Gadget Bag: Inkjet Paper For B&W Prints


To make the very best black-and-white prints, you need to have a clean, high-resolution image file, a good printer and the right paper

This Article Features Photo Zoom


Innova
Innova is a global company with offices in seven countries and headquarters in the UK. The Photo Art Collection of archival art paper has been scientifically designed to serve the growing needs of photographers seeking natural-grade, acid-free papers that have been precision-coated for photographic inkjet applications. Their paper has been developed to deliver dazzling results with a wide variety of techniques and works superbly with black-and-white. Of keen importance to photographers, they offer a range of textures from smooth to matt in bright white and warm color bases. Innova recently acquired the Olmec brand, a family of high-quality papers targeted toward the mass market. Contact: www.innovaart.com.


Kodak
Kodak, long a huge name in film products, offers a variety of inkjet papers for pros through snapshooters. At the top is Kodak Professional Inkjet Photo Paper, featuring a true photographic resin-coated base with “pulp of unsurpassed quality,” luster or glossy surface, and excellent image quality and stability. It’s available in sheets from 8.5x11 and 13x19 inches, and rolls up to 44 inches wide. Consumer papers include Ultra Premium Photo Paper (4x6 to 11x17 inches, several surfaces), Premium Photo Paper (8.5x11 and 4x6 inches, gloss and matte surfaces) and Photo Paper (economical choice in 8.5x11 and 4x6 inch sheets). Contact: www.kodak.com.


Moab Paper
With product names like Colorado Fiber and Moenkopi Washi, you may suspect that you’re in for something special from Moab Paper—and you’d be right. A division of Legion Paper, Moab offers an eclectic assortment of high-quality products. Colorado Fiber, for example, has a look and feel similar to air-dried silver-halide paper, but is fully compatible with both archival pigment inks and dye-based inks. Moenkopi is a Native American name for a paper manufactured at the Awagami Factory in Tokushima, Japan, primarily from Kozo (natural mulberry) fibers. These are just two examples, but they illustrate the extensive range of high-quality products that wear the Moab label. Contact: www.moabpaper.com.

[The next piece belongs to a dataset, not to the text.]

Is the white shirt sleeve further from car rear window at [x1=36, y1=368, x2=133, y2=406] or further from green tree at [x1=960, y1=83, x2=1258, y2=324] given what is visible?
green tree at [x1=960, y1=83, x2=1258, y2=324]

Pictorico Inkjet Media is a division of Mitsubishi Paper Mills, Ltd. It was established in 1998 with the intention of providing a wide assortment of the highest-quality output media to the broadest range of inkjet printer users. The name is derived from the Spanish word for “picturesque,” and their focus always has been on the fine-art user. Pictorico Pro Opalescent Photo Paper offers an extraordinarily high-gloss surface with a unique metallic finish. It’s well-suited for a variety of professional and hobbyist applications. It uses a proprietary ceramic coating to give the paper greater ink absorption and more richly saturated, brilliant prints. Contact: www.diamond-jet.com.


Red River Paper
Red River Paper offers one of the best, most educational websites. Order a Complete Sample Kit for $15 and embark upon a fantastic inkjet journey. The kit includes two 8.5x11-inch sheets of all Red River brand inkjet papers (except you get only one sheet of the Silver Metallic and Sheer Translucent, and Mag-Neato Gloss isn’t included in this kit). This is a seriously useful assortment of paper. They offer a complete range of finishes (gloss, satin, matt, fine art, specialty and double-sided), plus greeting cards and other unique formats. The new 60-pound Pecos River Gloss replaces the 64-pound Premium Gloss Plus and is one-of-a-kind in North America: a smooth, pigment-friendly, high-gloss surface with a plain paper back. Contact: www.redriverpaper.com.

Giclée
Oh, the French. The French have a wonderfully colorful word for high-quality art prints created on an inkjet printer. The word is Giclée (pronounced “zjee-clay”), and it was coined from a French word that translates, literally, to a far less romantic (but nonetheless accurate) description of an essential inkjet function: “squirt.” You’ll find this word on some websites, including Bergger’s.